Only in rare conditions does the cancer “come back” to the area applied, unless there is underlying metastasis. To be sure that the area is clear of cancer, many users elect to initiate a second, or even third, application after they get to the “heal over” stage. We take a dim view to doing this indiscriminately because the risk of scarring is increased with each new re-application. However, with particularly aggressive forms of cancer, such as melanoma, a user may want to weigh the potential advantages of re-application, particularly if the initial cancer is located somewhere on the body that is not usually aesthetically sensitive or viewed in public (i.e. on the back, upper leg, etc.). None of this should be taken as a substitute for using some of the better cancer marker tests that are now available from qualified, licensed physicians. In other words, if you don’t need more than one application, why do it.

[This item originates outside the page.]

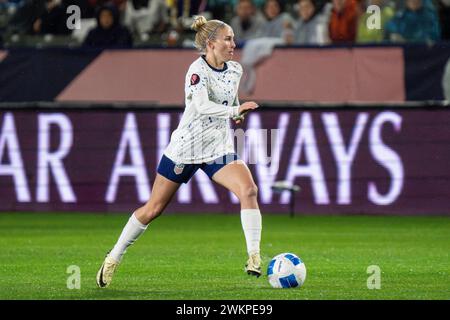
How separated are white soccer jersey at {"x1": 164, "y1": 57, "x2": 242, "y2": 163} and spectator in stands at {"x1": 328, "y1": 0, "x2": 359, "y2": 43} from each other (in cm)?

In other words, once Black salve has finished its work, there are normally no residual cells from the original neoplasm. This rule finds more exceptions the larger the original cancer growth is, the deeper it is beneath the skin, the more instances of skin cancer the subject has experienced, and/or the more extensive a person’s history of skin cancer is or has been. Remember, you may need to repeat this process if the skin cancer is sufficiently extensive such that residual cancer cells have been left behind after you finish your first “cycle.” (Although, this same admonition would exist if you had your skin cancer surgically removed.) To be on the side of caution, have your health care practitioner check the site to see if there is any remaining cancer. There are excellent antigen marker tests that your physician can utilize to determine if you have a “clean bill of health.”